Squeezing her tightly, Jack pressed his cheek against the side of her head and breathed deeply, letting the last of the tension that had built up over the last few days dissipate. He'd worried that the harsh words spoken at Janet's house two days ago would come back to haunt him, yet all it had taken was a few brief explanations and he'd earned her forgiveness without any mention of the horrible things he'd said that night. Turning his head, he pressed a gentle kiss into her hair and yet again thanked his lucky stars that she was so forgiving of his frequently short temper and sharp tongue.
"I wish we'd done this days ago," Sam confessed quietly.
"Yes, well," Jack replied lightly. "Let's not dwell."
Sam chuckled and slowly pulled out of his arms, leaving him no choice but to release her. She planted her hands on the stair beneath her and pushed herself to her feet, blinking rapidly to clear the handful of relieved tears that were still threatening to fall.
"Where are you going?" Jack demanded, not quite pouting at her. Colonels did not pout, but sometimes, when they really wanted to get their own way, they came pretty close.
"Just getting comfortable," she informed him with a smile, moving down two steps and sitting on the one below his feet. Stretching her long legs out in front of her and letting the lush grass tickle the bottoms of her bare feet, she leaned back and rested her back against his legs.
"Well then, by all means, please, get comfortable," he replied, a matching smile playing on his lips.

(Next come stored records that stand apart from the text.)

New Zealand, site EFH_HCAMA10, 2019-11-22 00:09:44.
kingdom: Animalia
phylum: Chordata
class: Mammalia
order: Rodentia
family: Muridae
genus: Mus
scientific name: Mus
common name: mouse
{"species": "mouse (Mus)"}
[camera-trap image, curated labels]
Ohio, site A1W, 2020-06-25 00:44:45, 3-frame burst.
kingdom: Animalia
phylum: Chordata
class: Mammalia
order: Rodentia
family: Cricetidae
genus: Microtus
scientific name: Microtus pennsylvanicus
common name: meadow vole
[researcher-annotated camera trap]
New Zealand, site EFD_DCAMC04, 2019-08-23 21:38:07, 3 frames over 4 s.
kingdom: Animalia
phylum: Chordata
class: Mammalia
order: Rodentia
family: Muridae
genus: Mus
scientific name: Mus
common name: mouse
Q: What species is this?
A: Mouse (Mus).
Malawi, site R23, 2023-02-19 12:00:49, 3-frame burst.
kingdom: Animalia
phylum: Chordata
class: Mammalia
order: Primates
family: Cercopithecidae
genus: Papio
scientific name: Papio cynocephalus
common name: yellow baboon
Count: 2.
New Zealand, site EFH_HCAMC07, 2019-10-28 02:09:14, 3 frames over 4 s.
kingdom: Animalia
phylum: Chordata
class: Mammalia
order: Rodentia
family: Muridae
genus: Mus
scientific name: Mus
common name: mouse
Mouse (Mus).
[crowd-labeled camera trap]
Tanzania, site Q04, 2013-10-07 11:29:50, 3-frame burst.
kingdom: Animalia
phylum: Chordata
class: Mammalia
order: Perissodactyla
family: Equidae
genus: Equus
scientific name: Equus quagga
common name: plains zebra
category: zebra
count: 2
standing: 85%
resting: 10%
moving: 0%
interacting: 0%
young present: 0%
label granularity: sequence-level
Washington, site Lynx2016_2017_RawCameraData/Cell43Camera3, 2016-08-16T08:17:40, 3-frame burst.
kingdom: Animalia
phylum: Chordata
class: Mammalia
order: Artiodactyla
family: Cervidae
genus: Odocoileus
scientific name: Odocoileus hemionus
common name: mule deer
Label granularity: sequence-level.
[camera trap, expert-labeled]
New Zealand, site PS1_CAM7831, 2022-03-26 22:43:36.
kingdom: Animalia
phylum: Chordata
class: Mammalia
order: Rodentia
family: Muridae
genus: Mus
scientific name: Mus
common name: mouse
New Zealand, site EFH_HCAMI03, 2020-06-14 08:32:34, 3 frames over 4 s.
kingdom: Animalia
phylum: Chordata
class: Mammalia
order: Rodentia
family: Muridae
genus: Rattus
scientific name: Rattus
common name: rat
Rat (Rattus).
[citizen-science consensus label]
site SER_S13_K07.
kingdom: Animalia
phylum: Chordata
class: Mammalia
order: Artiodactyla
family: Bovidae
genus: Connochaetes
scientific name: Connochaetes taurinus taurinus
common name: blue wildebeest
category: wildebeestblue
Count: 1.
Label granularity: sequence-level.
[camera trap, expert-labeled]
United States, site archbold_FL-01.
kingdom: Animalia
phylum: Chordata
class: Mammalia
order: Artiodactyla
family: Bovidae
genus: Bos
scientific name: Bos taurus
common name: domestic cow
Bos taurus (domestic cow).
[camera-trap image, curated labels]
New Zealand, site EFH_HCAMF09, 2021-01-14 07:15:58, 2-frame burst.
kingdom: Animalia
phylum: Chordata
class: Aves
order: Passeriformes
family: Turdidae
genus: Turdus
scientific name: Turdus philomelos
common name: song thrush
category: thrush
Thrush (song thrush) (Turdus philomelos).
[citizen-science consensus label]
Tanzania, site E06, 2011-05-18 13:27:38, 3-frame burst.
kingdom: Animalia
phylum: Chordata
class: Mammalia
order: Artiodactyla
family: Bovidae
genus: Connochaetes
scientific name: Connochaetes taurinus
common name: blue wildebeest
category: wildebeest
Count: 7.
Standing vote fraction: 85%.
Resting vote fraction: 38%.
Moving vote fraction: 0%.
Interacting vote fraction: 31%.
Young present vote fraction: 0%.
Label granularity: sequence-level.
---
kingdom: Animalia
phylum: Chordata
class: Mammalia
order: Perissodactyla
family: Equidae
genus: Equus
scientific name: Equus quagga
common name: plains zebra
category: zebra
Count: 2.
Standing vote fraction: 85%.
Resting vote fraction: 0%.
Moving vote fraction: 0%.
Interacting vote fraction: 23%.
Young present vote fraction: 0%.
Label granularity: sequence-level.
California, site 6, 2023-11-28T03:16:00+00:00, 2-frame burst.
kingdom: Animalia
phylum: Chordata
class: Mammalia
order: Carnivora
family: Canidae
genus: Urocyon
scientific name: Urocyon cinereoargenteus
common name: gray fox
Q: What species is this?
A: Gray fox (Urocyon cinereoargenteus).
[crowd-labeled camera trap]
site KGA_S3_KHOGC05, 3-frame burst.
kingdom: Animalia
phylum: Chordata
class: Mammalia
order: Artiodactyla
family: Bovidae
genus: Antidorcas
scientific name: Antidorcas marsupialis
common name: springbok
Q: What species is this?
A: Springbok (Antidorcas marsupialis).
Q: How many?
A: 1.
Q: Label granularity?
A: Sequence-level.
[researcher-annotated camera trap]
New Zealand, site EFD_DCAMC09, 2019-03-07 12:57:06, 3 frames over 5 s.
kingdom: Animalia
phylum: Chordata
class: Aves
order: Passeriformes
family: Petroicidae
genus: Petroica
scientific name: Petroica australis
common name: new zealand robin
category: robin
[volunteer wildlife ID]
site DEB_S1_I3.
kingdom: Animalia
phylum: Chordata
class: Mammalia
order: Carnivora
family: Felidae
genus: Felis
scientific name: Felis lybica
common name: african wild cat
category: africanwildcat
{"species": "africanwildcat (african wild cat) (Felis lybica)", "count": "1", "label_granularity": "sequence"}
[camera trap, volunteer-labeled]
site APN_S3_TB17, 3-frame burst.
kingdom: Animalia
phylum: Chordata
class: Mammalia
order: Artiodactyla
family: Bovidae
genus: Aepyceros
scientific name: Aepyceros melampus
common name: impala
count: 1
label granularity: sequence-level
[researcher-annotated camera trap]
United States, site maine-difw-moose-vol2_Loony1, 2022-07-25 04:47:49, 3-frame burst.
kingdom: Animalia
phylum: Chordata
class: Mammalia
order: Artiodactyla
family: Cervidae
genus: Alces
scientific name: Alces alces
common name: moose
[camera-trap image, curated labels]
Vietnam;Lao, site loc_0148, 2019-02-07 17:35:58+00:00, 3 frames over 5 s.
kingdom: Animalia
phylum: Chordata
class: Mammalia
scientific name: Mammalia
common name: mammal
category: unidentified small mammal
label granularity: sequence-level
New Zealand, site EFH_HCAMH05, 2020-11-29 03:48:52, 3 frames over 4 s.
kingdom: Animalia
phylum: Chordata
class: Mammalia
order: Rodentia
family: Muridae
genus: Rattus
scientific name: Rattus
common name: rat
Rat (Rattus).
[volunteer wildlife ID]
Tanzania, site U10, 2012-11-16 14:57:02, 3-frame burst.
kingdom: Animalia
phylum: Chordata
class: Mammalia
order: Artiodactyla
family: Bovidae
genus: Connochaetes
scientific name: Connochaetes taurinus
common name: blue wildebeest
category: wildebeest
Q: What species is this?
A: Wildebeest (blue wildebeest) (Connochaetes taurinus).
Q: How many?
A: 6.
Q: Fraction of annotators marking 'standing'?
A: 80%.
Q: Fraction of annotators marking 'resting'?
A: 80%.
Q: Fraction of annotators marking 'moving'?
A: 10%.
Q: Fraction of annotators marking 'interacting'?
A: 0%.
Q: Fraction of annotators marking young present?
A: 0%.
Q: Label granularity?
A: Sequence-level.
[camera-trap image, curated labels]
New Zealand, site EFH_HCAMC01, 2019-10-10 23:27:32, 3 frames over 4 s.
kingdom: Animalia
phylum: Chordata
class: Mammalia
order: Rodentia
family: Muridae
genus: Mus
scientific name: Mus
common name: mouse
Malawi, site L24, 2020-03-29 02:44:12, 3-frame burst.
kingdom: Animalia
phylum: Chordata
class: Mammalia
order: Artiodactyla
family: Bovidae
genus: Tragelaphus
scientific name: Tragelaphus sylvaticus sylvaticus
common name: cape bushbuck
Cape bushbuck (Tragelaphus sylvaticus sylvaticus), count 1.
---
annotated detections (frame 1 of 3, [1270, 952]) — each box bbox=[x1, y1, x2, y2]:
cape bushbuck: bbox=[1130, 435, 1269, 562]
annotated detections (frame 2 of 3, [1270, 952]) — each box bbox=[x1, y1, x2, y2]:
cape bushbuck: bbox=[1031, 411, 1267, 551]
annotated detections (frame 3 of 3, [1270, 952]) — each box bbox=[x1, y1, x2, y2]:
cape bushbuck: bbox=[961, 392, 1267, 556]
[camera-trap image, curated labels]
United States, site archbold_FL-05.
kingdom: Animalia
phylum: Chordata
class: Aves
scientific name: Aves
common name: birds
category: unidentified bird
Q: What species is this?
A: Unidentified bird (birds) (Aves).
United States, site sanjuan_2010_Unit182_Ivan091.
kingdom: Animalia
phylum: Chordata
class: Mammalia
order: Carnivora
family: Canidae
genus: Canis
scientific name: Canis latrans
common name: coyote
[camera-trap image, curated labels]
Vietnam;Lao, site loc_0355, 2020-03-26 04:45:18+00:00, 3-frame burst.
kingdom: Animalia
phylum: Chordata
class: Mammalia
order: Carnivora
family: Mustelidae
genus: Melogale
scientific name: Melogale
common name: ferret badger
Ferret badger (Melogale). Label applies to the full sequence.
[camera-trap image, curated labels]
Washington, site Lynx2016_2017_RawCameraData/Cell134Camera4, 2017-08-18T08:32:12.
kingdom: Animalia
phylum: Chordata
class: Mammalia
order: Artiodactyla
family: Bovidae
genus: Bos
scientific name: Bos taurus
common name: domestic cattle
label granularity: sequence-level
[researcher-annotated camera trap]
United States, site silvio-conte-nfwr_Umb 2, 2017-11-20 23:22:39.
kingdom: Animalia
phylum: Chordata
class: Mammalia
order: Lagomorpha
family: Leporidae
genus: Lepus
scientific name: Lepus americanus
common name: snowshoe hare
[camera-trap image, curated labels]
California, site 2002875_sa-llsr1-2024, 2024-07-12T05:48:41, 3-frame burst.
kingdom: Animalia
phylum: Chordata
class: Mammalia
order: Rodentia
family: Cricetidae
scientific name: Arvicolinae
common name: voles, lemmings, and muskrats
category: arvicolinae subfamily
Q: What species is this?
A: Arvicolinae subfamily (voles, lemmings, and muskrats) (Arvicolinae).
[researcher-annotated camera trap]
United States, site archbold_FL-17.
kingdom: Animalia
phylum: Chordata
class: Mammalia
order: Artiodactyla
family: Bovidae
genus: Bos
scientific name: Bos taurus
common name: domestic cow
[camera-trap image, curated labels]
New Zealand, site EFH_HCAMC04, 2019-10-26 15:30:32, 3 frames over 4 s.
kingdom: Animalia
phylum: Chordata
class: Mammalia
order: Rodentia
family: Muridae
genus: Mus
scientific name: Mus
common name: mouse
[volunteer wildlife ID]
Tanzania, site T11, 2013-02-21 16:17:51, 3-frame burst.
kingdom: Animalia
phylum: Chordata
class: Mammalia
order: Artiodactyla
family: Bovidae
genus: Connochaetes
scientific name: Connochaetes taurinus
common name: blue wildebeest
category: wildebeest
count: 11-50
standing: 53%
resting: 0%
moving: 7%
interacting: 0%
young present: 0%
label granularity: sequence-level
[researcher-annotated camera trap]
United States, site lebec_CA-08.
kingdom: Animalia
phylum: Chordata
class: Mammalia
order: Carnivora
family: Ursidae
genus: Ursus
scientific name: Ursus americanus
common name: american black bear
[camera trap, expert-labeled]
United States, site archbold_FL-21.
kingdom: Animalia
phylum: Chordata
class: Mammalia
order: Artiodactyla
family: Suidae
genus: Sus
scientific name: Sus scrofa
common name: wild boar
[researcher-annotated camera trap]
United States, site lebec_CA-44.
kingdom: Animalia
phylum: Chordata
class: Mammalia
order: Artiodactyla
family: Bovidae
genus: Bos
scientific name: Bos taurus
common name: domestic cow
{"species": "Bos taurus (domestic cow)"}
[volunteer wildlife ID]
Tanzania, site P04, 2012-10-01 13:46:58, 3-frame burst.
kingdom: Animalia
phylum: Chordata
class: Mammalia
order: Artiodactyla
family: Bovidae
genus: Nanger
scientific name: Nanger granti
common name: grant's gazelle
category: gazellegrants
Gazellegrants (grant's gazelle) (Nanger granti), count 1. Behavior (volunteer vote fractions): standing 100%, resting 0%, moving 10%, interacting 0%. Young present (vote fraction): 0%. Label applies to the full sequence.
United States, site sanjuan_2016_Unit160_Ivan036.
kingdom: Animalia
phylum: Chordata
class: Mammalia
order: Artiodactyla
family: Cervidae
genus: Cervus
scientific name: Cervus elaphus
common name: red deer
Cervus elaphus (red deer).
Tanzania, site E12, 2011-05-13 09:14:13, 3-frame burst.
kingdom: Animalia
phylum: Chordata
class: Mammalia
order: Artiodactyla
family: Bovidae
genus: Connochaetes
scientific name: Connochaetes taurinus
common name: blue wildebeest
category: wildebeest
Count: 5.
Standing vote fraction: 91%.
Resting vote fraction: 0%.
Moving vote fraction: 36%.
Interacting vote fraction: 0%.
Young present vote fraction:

Tilting her head back to rest against Jack's bent knees, Sam closed her eyes and basked in the late summer sunshine, the light breeze occasionally ruffling through her hair. Jack took advantage of the opportunity to study her and was pleased to see that the faint lines of tension that had been etched around her eyes since returning from Velona had finally disappeared. Jack carefully eased himself backwards, moving slowly so as not to disturb Sam, and lay his upper body down on the sun-warmed wood of the deck. His squinted eyes roved the sky as he lounged, taking in the wisps of white that slowly drifted overhead, carried on the gentle breeze that danced across his skin every once in a while.
For the first time in weeks, Jack truly believed that things were good between him and Sam. They had finally had the heart-to-heart they had so desperately needed; the tension that had lingered after each previous conversation touching on recent events was absent now. They'd managed to resolve their issues with a few days to go before they returned to active duty, leaving them free to enjoy their remaining downtime with Daniel and Teal'c, as well as each other.
A/N: All right people, we're almost there! There's just one more chapter to go. Once again, a huge thank you to everyone who has stuck with this story and cookies for everyone who has reviewed!! : )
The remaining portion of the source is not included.